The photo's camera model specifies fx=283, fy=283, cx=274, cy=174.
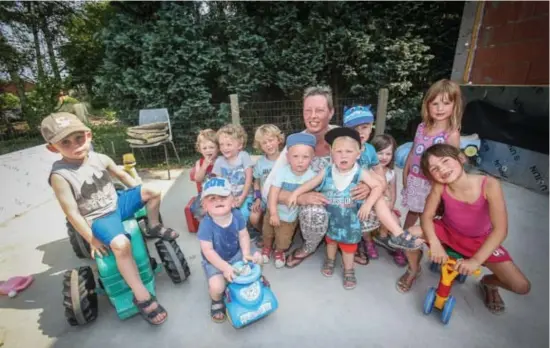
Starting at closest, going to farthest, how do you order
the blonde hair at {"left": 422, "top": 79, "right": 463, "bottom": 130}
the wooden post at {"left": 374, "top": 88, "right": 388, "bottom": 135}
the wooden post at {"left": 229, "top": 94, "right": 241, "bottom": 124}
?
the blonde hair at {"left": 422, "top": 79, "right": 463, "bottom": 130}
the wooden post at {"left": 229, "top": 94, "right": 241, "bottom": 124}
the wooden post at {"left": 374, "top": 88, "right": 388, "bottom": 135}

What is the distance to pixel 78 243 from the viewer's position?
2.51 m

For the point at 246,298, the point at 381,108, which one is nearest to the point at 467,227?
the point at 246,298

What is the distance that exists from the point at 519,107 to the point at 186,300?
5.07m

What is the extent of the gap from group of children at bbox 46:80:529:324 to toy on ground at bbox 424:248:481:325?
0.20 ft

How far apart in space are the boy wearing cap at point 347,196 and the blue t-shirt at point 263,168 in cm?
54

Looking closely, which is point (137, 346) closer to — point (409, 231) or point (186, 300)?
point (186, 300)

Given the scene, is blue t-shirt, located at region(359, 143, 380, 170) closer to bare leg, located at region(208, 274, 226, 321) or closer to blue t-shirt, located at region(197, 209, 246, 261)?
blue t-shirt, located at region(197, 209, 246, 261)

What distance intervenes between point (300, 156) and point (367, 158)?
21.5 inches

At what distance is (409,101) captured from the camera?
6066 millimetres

__REQUIRED WORK__
Copy every line above word for word, with the pictures left out of your copy.

__REPLY TO THE TASK__
The photo's camera model specifies fx=283, fy=283, cx=274, cy=174.
Starting at closest, going to farthest, how do you order
the blonde hair at {"left": 422, "top": 79, "right": 463, "bottom": 130}
the wooden post at {"left": 374, "top": 88, "right": 388, "bottom": 135}
the wooden post at {"left": 229, "top": 94, "right": 241, "bottom": 124}
?
the blonde hair at {"left": 422, "top": 79, "right": 463, "bottom": 130}
the wooden post at {"left": 229, "top": 94, "right": 241, "bottom": 124}
the wooden post at {"left": 374, "top": 88, "right": 388, "bottom": 135}

What is the distance to pixel 78 243 from the viewer's position?
2.51 m

For the point at 246,298, the point at 381,108, which one is nearest to the point at 467,227?
the point at 246,298

What is the distance that exists from the point at 519,107 to the point at 186,300?
5.07m

What is the extent of the gap from group of children at bbox 46:80:529:324 to toy on ground at bbox 424:248:481:325?
0.20 ft

How far apart in space are the boy wearing cap at point 347,196 and the blue t-shirt at point 263,168 in cm?
54

Looking closely, which is point (137, 346) closer to — point (409, 231) or point (186, 300)?
point (186, 300)

Given the scene, is blue t-shirt, located at region(359, 143, 380, 170) closer to bare leg, located at region(208, 274, 226, 321) or closer to blue t-shirt, located at region(197, 209, 246, 261)?
blue t-shirt, located at region(197, 209, 246, 261)

What distance intervenes between point (300, 156) and point (367, 158)?
21.5 inches

At what distance is (409,101) captured from the camera?
6066 millimetres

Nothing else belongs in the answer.